You may remember the long-running story of my letters to the Office of National Statistics, and the more-concentrated effort by another blogger, in regard to the automatic “correction” of supposedly-“erroneous” data in the 2011 census, like somebody having multiple partners or identifying as neither gender. You don’t? Well here’s a reminder: part one, part two, part three, part four.
Well: we’ve finally had some success. A response has been received from the ONS, including – at last – segments of business logic from their “correction” code.
It’s hard to tell for certain what the result of the correction will be, but one thing’s for sure – Ruth, JTA and I’s census data won’t have passed their validation! Their relationship validations BP2, BP2a, and BP2b state that it is logically-impossible for a person to have a spouse and a partner living with them in the same household.
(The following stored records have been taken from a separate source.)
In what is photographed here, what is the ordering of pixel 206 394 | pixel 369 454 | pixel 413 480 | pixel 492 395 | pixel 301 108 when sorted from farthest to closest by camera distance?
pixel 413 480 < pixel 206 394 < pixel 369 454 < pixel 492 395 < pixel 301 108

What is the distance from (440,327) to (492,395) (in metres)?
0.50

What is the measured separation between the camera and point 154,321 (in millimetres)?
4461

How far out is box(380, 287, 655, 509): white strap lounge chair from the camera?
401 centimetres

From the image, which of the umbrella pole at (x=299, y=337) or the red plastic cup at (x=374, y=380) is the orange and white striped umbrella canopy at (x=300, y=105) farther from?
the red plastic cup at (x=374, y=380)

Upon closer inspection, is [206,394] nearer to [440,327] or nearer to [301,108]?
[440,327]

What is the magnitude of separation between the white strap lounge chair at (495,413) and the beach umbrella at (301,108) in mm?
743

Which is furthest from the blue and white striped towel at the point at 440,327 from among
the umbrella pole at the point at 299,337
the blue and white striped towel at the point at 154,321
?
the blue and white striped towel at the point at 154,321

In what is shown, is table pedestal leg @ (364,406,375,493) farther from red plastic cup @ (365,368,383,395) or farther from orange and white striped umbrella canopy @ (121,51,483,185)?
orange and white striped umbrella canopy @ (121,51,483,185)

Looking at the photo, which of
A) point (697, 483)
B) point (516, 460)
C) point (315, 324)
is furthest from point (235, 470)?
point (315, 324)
I should invite them around for dinner sometime, and they can see for themselves that this isn’t true.
I also note that they consider it invalid for anybody to tick both or neither of the (two) gender option boxes, although again, it’s not clear from the data they’ve provided how the automatic correction occurs. Increasingly, I’m coming to suspect that this might actually be a manual process, in which case I’m wondering what guidelines there are for their operators?
One good piece of news from this FoI request, though: the ONS has confirmed that the original census data – the filled-in paper forms, which unlike the online version doesn’t enforce its validation upon you – is not adjusted. So in a hundred years time, people will be able to look back at the actual forms filled in by poly, trans, and other non-standard households around the UK, and generate actual statistics on the frequency with which these occur. It’s not much, but it’s something.
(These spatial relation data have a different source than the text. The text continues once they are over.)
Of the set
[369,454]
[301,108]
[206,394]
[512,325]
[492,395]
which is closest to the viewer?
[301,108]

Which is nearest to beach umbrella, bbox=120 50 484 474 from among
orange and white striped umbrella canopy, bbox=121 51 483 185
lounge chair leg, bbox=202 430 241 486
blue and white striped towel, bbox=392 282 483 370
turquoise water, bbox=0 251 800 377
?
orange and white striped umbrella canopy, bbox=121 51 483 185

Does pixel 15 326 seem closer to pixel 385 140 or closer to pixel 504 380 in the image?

Following up on my earlier blog posts about how data on polyamorous households is recorded in the census (see parts one, two, and three), as well as subsequent queries by Zoe O’Connell on this and related topics (how the census records data on other relationships, such as marriage between same-gender partners and civil partnerships between opposite-gender partners), there’s finally been some progress!
No; that’s a lie, I’m afraid. We’re still left wading around in the same muddy puddle. Zoe’s Freedom of Information Act request, which basically said “Okay, so you treat this kind of data as erroneous. How often does this happen?” got a response. And that response basically said, “We can’t tell you that, because we don’t have the information and it’d cost too much to work it out.” Back to square one.
Still: it looks like she’s not keen to be beaten, as she’s sent a fresh FoI request to instead ask “So what’s the algorithm you’re using to detect this erroneous data?” I was pleased to see that she went on to add, effectively, “I don’t need an explanation: send me the code if you need to,” which makes it harder for them to fall behind the “It’s too expensive!” excuse yet again.
Anyway: it’s one to watch. And needless to say, I’ll keep you all posted when anything changes…
Unimpressed with the slow response time that I and others were getting to my query to the Office of National Statistics (to which I still never received a response) the month before last, Zoe O’Connell decided to send a Freedom of Information Act request demanding a response to a couple of similar questions. After some hassling (I suppose they’ve been busy, with the census and all), they finally responded. The original request and the full response is online now, as is Zoe’s blog post about the response. But here’s the short version of the response:
Polygamous marriages are not legally recognised in the UK and therefore any data received from a questionnaire that appeared to show polygamous relationship in the manner that you suggest would be read as an error. It is recognised that the majority of respondents recording themselves as being in a polygamous relationship in a UK census do so erroneously, for example, ticking the wrong box for one household member on the relationships question.
Therefore, the data to be used for statistical purposes would be adjusted by changing one or more of these relationships, so that each respondent is in a relationship with no more than one person. This is consistent with all previous UK censuses, and others around the world.
A copy of the original questionnaire would be retained as part of the historical record which would show such relationships as they were recorded. We do not attempt to amend the original record.
Any mismatches between the indicated sex and marital status of respondents will be resolved using a probabilistic statistical system which will not necessarily deal with each case in the same way. The system will look at other responses for each person, including those for the Household relationships, and will alter one or more variables to make the response consistent. In the example that you propose, it would either change the sex of one individual, or change the marital status to “Same-sex civil partnership”, depending on which is considered statistically more likely to be correct.
Honestly, I’m not particularly impressed. They’ve committed to maintaining a historical record of the original, “uncorrected” data, so that future statisticians can get a true picture of the answers given, but this is about the only positive point in this response. Treating unusual data as erroneous is akin to pretending that a societal change doesn’t exist, and that this approach is “consistent with previous censuses” neglects to entertain the possibility that this data has value that it might not have had previously.
Yes, there will be erroneous data: people who accidentally said that they had two husbands when they only have one, for example. And yes, this can probably (although they don’t state how they know to recognise this) be assumed to be more common that genuine cases where somebody meant to put that on their census (although there will also be an error rate amongst these people, too). But taking the broad brush approach of assuming that every case can be treated as an error reeks of the same narrow-mindedness as the (alleged; almost-certainly an urban legend) statement by Queen Victoria that lesbianism “didn’t exist.”
“Fixing” the data using probabilities just results in a regression towards the mean: “Hmm; this couple of men say they’re married: they could be civil partners, or it could be a mistake… but they’re in a county with statistically-few few gay people, so we’ll assume the latter.” Really: what?
I’m not impressed, ONS.
Update: a second FoI request now aims to determine how many “corrections” have been made on censuses, historically. One to watch.